Herbert Gunter Grubel (born February 26, 1934) is a Canadian professor, economist, writer, and former politician. He represented the electoral district of Capilano—Howe Sound in the House of Commons of Canada from 1993 to 1997. Grubel was born in Frankfurt, Germany.

As a member of the Reform Party, Grubel defeated former federal cabinet minister Mary Collins in the 1993 election, pushing her into third place. He served as the party's finance critic from 1995 to 1997, and was controversial for his outspoken support of Canada moving toward a flat tax system.

Grubel did not run in the 1997 election. As of 2011 he is professor emeritus of economics at Simon Fraser University and senior fellow of the Fraser Institute. He has also worked at the economic faculties of Yale, Stanford, the University of Chicago and the University of Pennsylvania.

********************

TRY IT: Reproduce word for word the part of the passage about Herbert Grubel starting at "Herbert Gunter Grubel" and ending at "in Frankfurt, Germany.".

[Saved entries]

********************

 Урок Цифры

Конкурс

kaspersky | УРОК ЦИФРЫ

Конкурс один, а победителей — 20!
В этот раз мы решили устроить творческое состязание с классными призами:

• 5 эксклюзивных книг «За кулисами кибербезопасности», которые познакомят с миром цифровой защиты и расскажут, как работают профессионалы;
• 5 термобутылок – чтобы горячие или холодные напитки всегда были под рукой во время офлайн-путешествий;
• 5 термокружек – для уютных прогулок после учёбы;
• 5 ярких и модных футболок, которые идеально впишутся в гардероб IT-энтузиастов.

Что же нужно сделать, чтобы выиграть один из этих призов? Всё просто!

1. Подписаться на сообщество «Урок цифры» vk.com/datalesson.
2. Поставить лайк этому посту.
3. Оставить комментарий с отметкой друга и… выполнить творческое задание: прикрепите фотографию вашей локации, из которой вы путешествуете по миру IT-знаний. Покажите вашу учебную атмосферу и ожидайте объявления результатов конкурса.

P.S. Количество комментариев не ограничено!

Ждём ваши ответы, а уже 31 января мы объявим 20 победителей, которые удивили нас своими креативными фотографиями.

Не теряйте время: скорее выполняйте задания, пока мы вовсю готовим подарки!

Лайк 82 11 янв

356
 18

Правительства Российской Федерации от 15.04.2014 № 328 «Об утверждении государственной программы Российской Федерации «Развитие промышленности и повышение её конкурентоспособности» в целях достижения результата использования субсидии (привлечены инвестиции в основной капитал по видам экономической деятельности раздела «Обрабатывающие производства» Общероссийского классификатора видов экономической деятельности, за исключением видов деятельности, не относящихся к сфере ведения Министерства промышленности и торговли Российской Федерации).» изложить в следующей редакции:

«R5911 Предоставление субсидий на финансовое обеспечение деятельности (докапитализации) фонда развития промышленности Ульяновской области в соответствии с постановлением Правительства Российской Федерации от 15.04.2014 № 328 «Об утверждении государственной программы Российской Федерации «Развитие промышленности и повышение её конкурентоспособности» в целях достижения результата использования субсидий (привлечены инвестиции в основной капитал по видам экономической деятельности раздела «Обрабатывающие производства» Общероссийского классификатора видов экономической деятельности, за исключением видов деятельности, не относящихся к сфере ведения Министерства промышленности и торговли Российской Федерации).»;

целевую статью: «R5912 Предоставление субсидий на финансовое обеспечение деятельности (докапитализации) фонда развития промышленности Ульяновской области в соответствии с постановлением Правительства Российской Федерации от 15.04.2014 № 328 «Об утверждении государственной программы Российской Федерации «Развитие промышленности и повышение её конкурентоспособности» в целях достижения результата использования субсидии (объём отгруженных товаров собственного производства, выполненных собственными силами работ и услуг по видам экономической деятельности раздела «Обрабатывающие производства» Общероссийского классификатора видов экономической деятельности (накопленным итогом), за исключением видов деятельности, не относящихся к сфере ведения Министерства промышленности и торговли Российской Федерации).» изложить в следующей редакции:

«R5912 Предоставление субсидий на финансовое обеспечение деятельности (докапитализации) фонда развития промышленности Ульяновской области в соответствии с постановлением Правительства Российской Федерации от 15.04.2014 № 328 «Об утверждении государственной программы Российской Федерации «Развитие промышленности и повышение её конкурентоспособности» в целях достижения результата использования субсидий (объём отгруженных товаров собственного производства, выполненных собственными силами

********************

RESPONSE BELOW:
Herbert Gunter Grubel (born February 26, 1934) is a Canadian professor, economist, writer, and former politician. He represented the electoral district of Capilano—Howe Sound in the House of Commons of Canada from 1993 to 1997. Grubel was born in Frankfurt, Germany.